#### EXERCISE DESCRIPTION
Write out the listing below exactly, and omit any images you find in it.

#### SUPPLIED DATA
════════

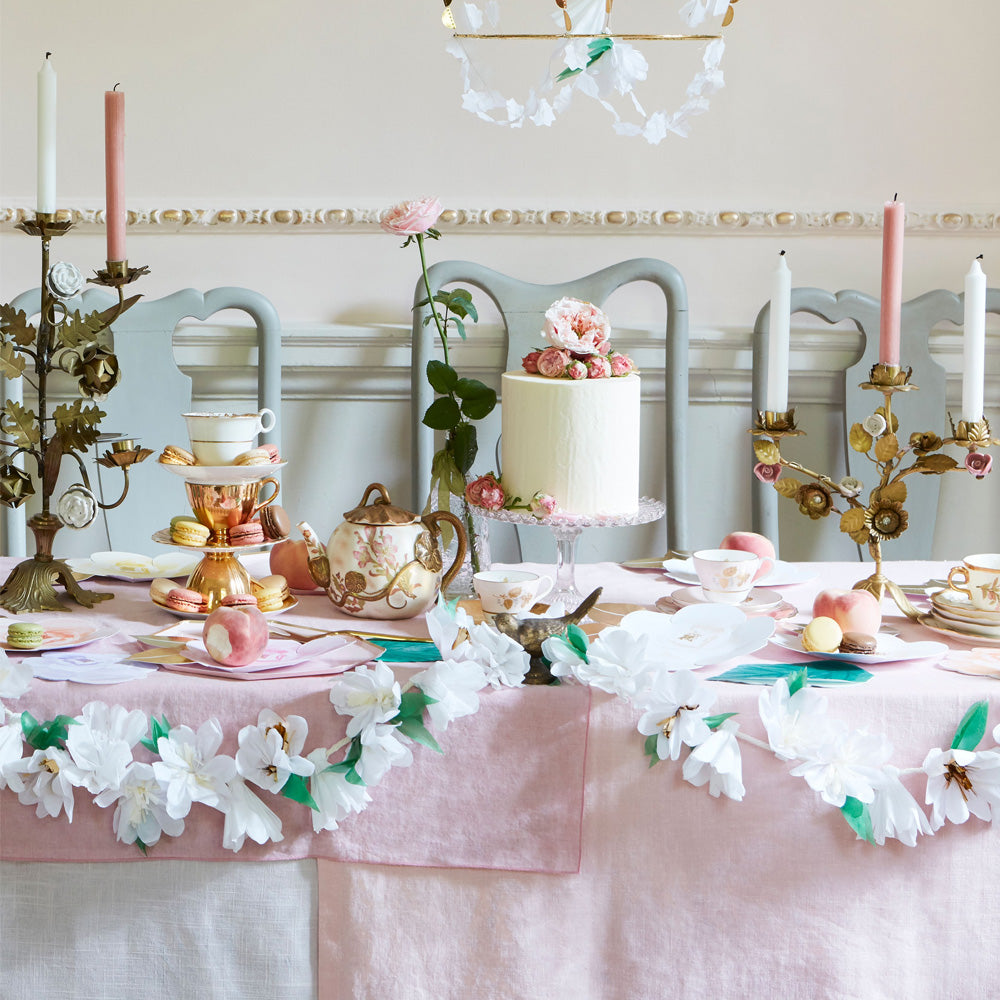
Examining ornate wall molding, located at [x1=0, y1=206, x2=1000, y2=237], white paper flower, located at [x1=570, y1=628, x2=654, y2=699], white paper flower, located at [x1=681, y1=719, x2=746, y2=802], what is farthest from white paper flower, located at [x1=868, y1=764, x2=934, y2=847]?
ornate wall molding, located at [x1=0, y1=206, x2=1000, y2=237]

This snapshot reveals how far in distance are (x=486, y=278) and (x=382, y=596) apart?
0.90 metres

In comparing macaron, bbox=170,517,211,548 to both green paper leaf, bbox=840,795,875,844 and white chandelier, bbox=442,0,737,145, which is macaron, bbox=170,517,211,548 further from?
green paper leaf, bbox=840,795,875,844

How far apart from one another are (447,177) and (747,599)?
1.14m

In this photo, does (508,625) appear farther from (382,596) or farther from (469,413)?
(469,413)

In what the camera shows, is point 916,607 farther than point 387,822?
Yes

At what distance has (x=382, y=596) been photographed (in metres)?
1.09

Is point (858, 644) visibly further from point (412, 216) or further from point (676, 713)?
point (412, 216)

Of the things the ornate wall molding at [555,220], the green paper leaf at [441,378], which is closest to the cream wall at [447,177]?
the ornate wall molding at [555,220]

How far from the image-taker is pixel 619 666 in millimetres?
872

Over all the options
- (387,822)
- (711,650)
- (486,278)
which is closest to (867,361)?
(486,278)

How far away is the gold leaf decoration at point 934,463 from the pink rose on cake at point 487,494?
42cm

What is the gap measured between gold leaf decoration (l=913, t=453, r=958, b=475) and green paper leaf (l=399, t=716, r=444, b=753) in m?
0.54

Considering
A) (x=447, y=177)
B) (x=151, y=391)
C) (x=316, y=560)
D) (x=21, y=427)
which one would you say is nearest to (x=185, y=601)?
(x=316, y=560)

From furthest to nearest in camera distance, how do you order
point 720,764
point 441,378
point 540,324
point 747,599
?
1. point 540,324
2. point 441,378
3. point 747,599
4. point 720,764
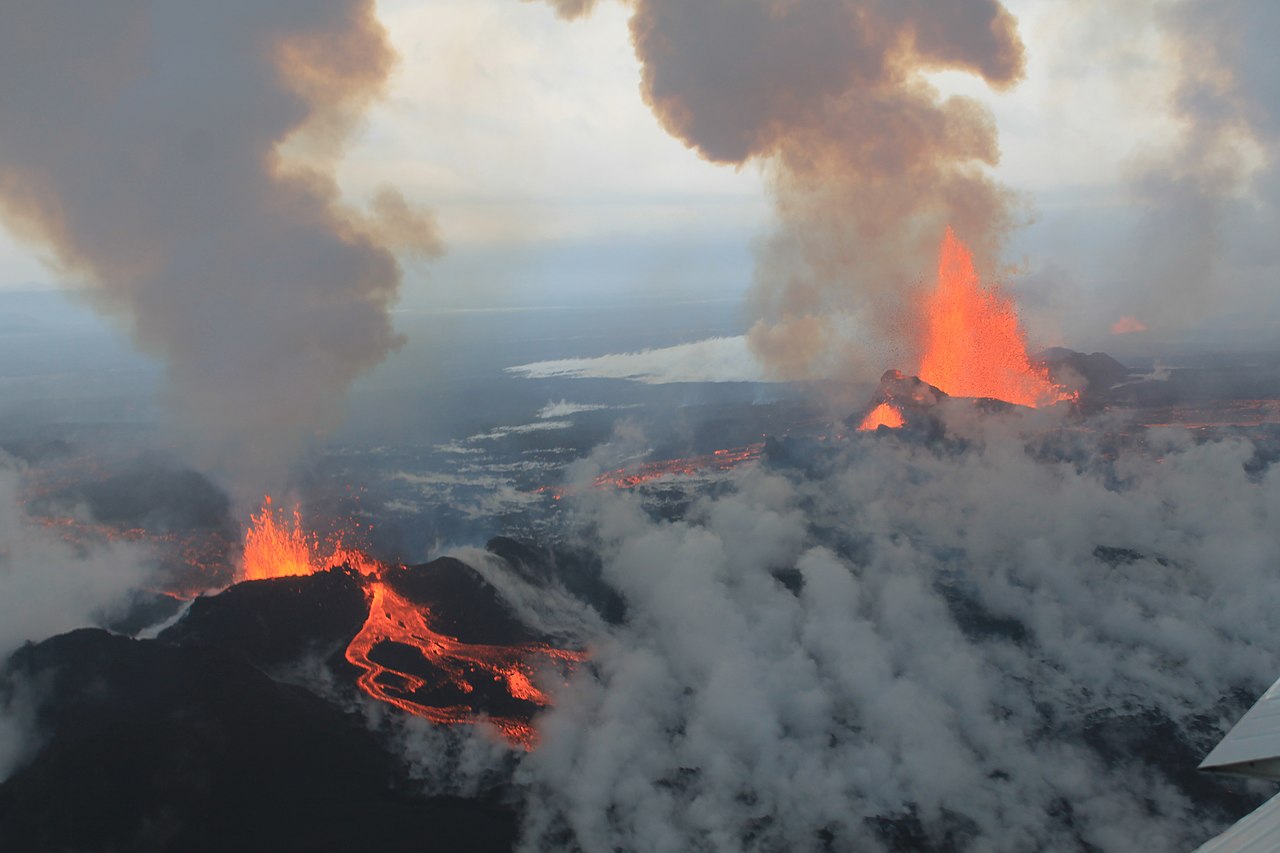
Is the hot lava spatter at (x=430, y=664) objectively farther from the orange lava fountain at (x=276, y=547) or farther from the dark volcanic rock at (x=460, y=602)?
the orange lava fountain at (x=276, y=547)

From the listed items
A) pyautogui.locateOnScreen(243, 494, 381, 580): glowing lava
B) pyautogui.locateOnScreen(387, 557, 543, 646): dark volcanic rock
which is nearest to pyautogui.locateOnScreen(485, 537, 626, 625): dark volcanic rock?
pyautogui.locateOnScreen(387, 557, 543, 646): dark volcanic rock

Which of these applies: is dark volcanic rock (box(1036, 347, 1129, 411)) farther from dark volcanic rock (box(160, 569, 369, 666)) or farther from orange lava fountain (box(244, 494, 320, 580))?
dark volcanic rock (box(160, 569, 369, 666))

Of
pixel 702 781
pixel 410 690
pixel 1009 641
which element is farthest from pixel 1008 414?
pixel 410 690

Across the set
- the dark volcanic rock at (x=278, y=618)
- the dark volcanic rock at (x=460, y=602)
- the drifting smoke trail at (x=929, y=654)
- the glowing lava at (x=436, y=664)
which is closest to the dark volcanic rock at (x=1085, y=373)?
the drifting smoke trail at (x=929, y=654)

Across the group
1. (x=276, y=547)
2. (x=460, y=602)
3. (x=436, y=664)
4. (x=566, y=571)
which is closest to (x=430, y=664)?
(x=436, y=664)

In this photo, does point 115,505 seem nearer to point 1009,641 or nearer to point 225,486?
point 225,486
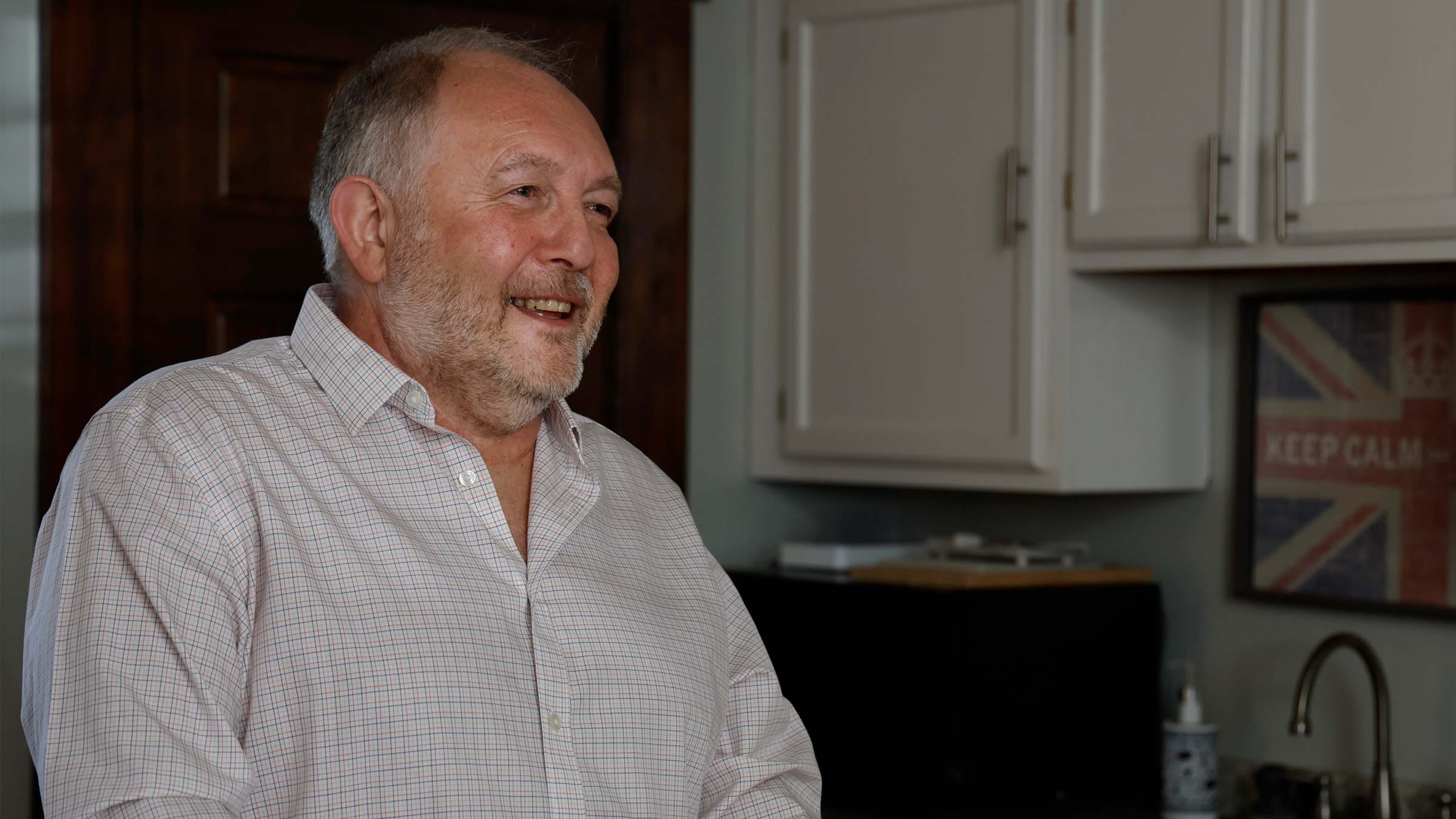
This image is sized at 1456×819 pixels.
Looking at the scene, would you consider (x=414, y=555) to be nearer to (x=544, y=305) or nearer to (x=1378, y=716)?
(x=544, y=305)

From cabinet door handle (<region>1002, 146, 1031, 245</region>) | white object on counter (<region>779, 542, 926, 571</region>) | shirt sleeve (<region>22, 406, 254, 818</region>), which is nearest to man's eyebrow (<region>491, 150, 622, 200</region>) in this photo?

════════

#### EXERCISE RESULT
Examining ornate wall molding, located at [x1=0, y1=206, x2=1000, y2=237], white paper flower, located at [x1=570, y1=628, x2=654, y2=699], white paper flower, located at [x1=681, y1=719, x2=746, y2=802], what is farthest from white paper flower, located at [x1=868, y1=764, x2=934, y2=847]?
ornate wall molding, located at [x1=0, y1=206, x2=1000, y2=237]

This snapshot reveals how far in distance are (x=486, y=278) and (x=382, y=596) apart?
0.90 metres

In comparing macaron, bbox=170,517,211,548 to both green paper leaf, bbox=840,795,875,844 and white chandelier, bbox=442,0,737,145, which is macaron, bbox=170,517,211,548 further from?
green paper leaf, bbox=840,795,875,844

How far apart from one another are (447,177) and (747,599)?
1.14m

In this photo, does (508,625) appear farther from (382,596) or farther from (469,413)?
(469,413)

In what the camera shows, is point 916,607 farther than point 387,822?
Yes

At what distance has (x=382, y=596) been photographed (in metres)?
1.09

Is point (858, 644) visibly further from point (412, 216) or further from point (676, 713)?
point (412, 216)

Of the things the ornate wall molding at [555,220], the green paper leaf at [441,378], which is closest to the cream wall at [447,177]?
the ornate wall molding at [555,220]

How far from the image-taker is pixel 619 666 in millimetres?
872

Over all the options
- (387,822)
- (711,650)
- (486,278)
which is closest to (867,361)?
(486,278)

How far away is the gold leaf decoration at point 934,463 from the pink rose on cake at point 487,494?
42cm

What is the gap measured between gold leaf decoration (l=913, t=453, r=958, b=475) and green paper leaf (l=399, t=716, r=444, b=753) in m?
0.54

Considering
A) (x=447, y=177)
B) (x=151, y=391)
C) (x=316, y=560)
D) (x=21, y=427)
which one would you say is nearest to (x=185, y=601)?
(x=316, y=560)

From furthest to nearest in camera distance, how do you order
point 720,764
point 441,378
point 540,324
point 747,599
?
1. point 540,324
2. point 441,378
3. point 747,599
4. point 720,764
Is the hot lava spatter at (x=430, y=664) objectively farther from the orange lava fountain at (x=276, y=547) or farther from the dark volcanic rock at (x=460, y=602)?
the orange lava fountain at (x=276, y=547)

From the listed items
A) pyautogui.locateOnScreen(243, 494, 381, 580): glowing lava
B) pyautogui.locateOnScreen(387, 557, 543, 646): dark volcanic rock
which is nearest to pyautogui.locateOnScreen(485, 537, 626, 625): dark volcanic rock?
pyautogui.locateOnScreen(387, 557, 543, 646): dark volcanic rock

Which of these applies: is dark volcanic rock (box(1036, 347, 1129, 411)) farther from dark volcanic rock (box(160, 569, 369, 666)) or farther from orange lava fountain (box(244, 494, 320, 580))?
dark volcanic rock (box(160, 569, 369, 666))

Of
pixel 702 781
pixel 410 690
pixel 1009 641
which element is farthest from pixel 1008 414?
pixel 410 690

Across the set
- the dark volcanic rock at (x=278, y=618)
- the dark volcanic rock at (x=460, y=602)
- the drifting smoke trail at (x=929, y=654)
- the glowing lava at (x=436, y=664)
which is closest to the dark volcanic rock at (x=1085, y=373)?
the drifting smoke trail at (x=929, y=654)

Across the group
1. (x=276, y=547)
2. (x=460, y=602)
3. (x=436, y=664)
4. (x=566, y=571)
which is closest to (x=430, y=664)?
(x=436, y=664)

In this photo, does point 115,505 seem nearer to point 1009,641 or nearer to point 225,486?
point 225,486
This image is sized at 1456×819 pixels.
Looking at the scene, would you consider (x=414, y=555) to be nearer to (x=544, y=305) or nearer to (x=1378, y=716)?
(x=544, y=305)

From cabinet door handle (<region>1002, 146, 1031, 245</region>) | white object on counter (<region>779, 542, 926, 571</region>) | shirt sleeve (<region>22, 406, 254, 818</region>), which is nearest to man's eyebrow (<region>491, 150, 622, 200</region>) in this photo?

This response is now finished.